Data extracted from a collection
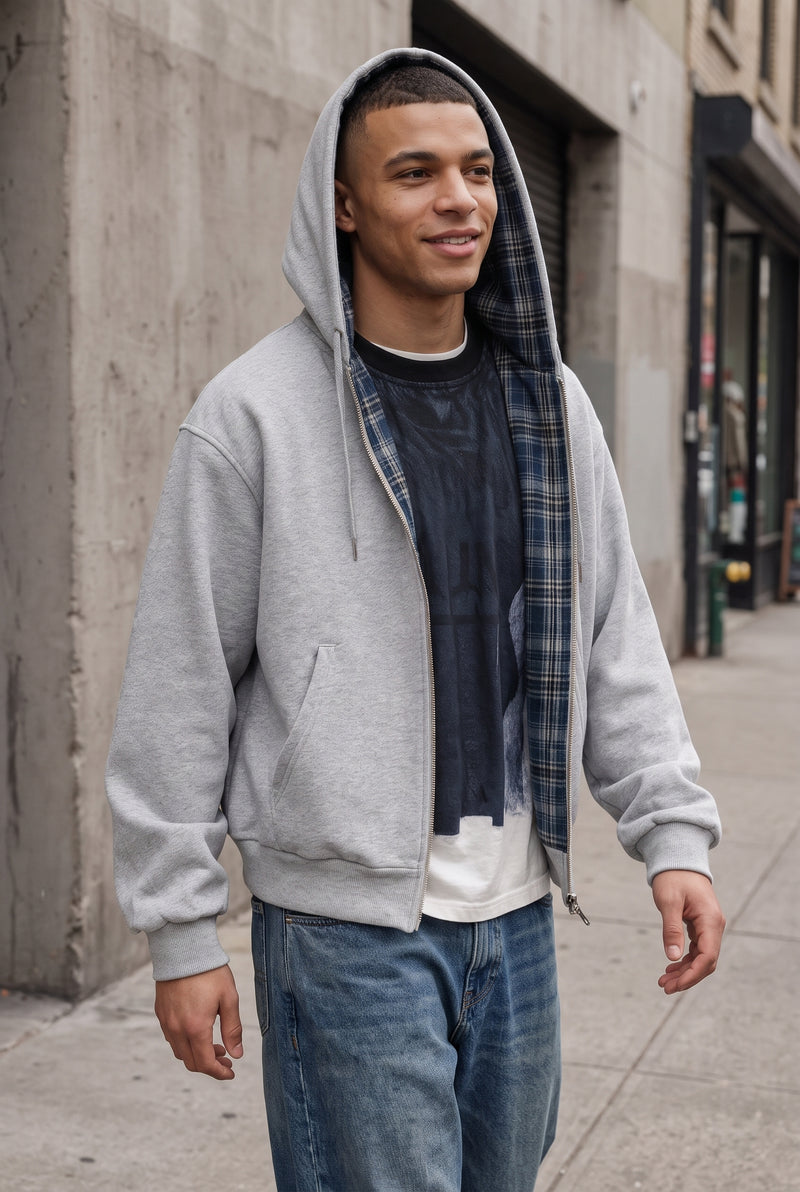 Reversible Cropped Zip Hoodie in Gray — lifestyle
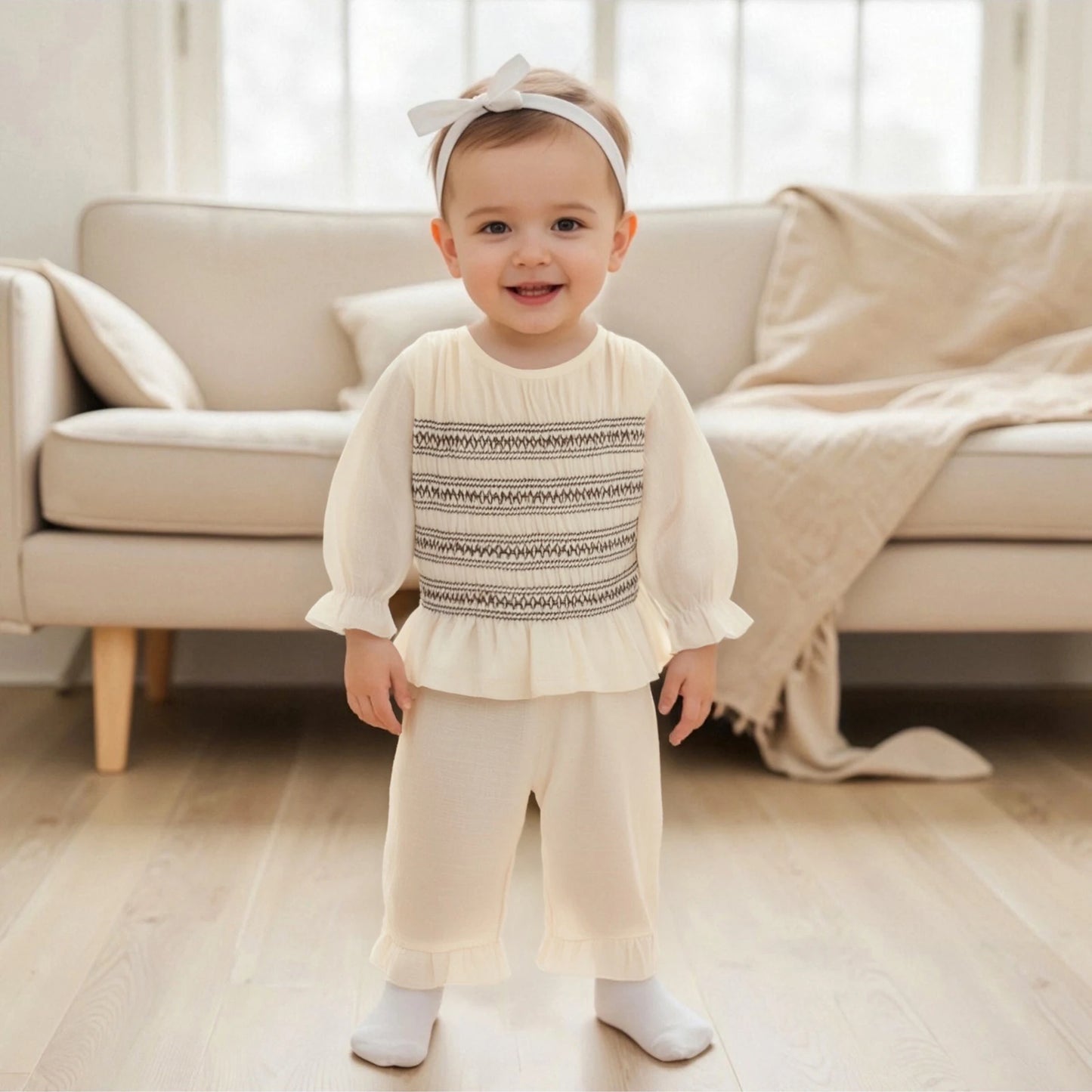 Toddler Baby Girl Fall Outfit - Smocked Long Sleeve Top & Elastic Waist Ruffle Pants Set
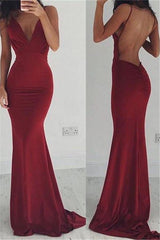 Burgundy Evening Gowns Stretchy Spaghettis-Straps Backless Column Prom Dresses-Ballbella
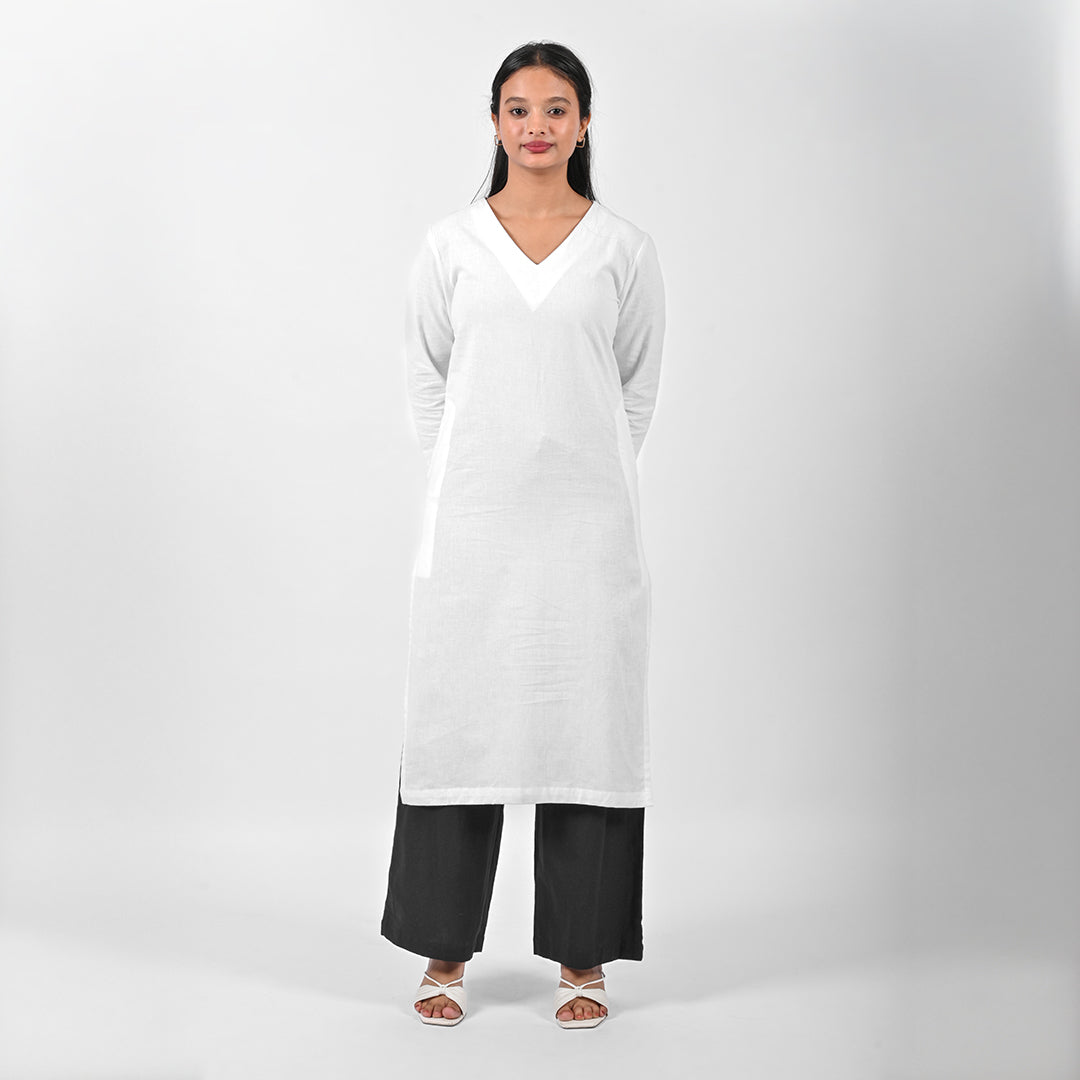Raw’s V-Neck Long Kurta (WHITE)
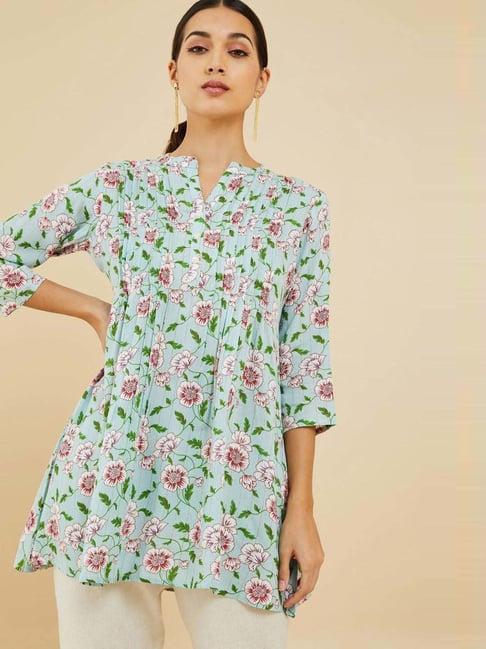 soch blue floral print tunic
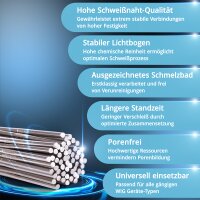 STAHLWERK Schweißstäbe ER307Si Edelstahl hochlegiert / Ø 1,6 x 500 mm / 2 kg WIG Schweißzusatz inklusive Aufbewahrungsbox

• **TASK TO CARRY OUT**: Could you reproduce every entry exactly, leaving out the pictures?

• **EXERCISE OUTPUT**:
 Reversible Cropped Zip Hoodie in Gray — lifestyle
 Toddler Baby Girl Fall Outfit - Smocked Long Sleeve Top & Elastic Waist Ruffle Pants Set
 Burgundy Evening Gowns Stretchy Spaghettis-Straps Backless Column Prom Dresses-Ballbella
Raw’s V-Neck Long Kurta (WHITE)
 soch blue floral print tunic
 STAHLWERK Schweißstäbe ER307Si Edelstahl hochlegiert / Ø 1,6 x 500 mm / 2 kg WIG Schweißzusatz inklusive Aufbewahrungsbox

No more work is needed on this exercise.